Waynesville Housing Authority’s new director searches for solutions
She’s only been here for three months, but Missouri native Tina Okenfuss is already looking to make a big impact on Western North Carolina’s affordable housing crisis as the new executive director of the Waynesville Housing Authority.
“I’ve seen six- and seven-figure income people end up having to apply for housing,” Okenfuss said. “One hit with the stock market and they lose everything. One severe medical issue can wipe a person’s financials to nothing, and I’ve seen that happen. Having a housing authority and having it run to where it’s decent and it’s safe for your people is a benefit.”
Founded in 1962, the Waynesville Housing Authority manages 100 units in four separate locations. Usually brick, single-story duplexes, there are eight in Chestnut Park, 12 near Pigeon Street, 20 off Boyd Avenue and 60 in Ninevah.
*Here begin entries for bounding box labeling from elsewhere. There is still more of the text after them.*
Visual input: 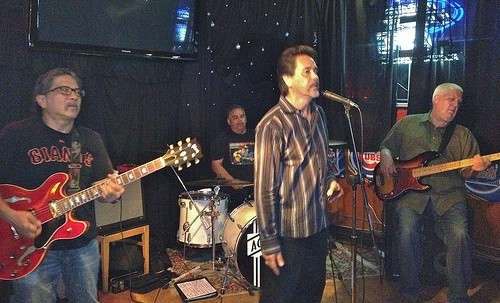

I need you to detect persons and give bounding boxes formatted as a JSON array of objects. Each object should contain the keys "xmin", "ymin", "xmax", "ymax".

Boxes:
[
  {"xmin": 254, "ymin": 45, "xmax": 344, "ymax": 303},
  {"xmin": 0, "ymin": 68, "xmax": 125, "ymax": 303},
  {"xmin": 380, "ymin": 83, "xmax": 491, "ymax": 303},
  {"xmin": 209, "ymin": 104, "xmax": 258, "ymax": 206}
]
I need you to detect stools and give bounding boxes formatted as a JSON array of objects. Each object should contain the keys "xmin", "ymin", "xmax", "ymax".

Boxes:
[{"xmin": 96, "ymin": 222, "xmax": 150, "ymax": 294}]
Currently, 20 are studios, 24 are one-bedrooms, 25 are two-bedrooms, 23 are three-bedrooms and 7 are four-bedrooms.
Rents for the units are in line with the 30% rule — renters who spend more than 30% of their adjusted income on housing costs are considered burdened by those housing costs , according to the U.S. Department of Housing and Urban Development.
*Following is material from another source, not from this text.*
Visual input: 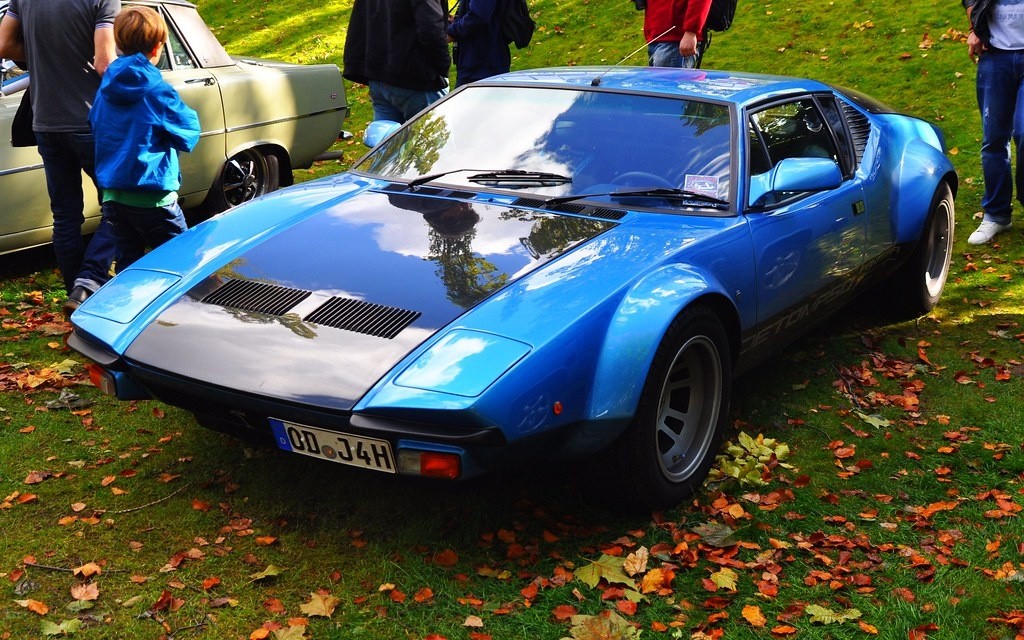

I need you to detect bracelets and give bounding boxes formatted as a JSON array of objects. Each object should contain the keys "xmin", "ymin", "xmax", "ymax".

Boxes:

Affordability has been a persistent issue in Haywood County. Driven by a red-hot real estate market, skyrocketing prices for new and existing homes drive rents higher.
Finding available rentals in Haywood County is a challenge unto itself. According to Zillow , there were only 14 as of press time and the cheapest was still 25% higher than fair market.
The median income for an individual in Haywood County is less than $31,000.
Minimum rents for WHA properties start at $50 a month but can go up to 80% of the HUD fair market rent figure for the county.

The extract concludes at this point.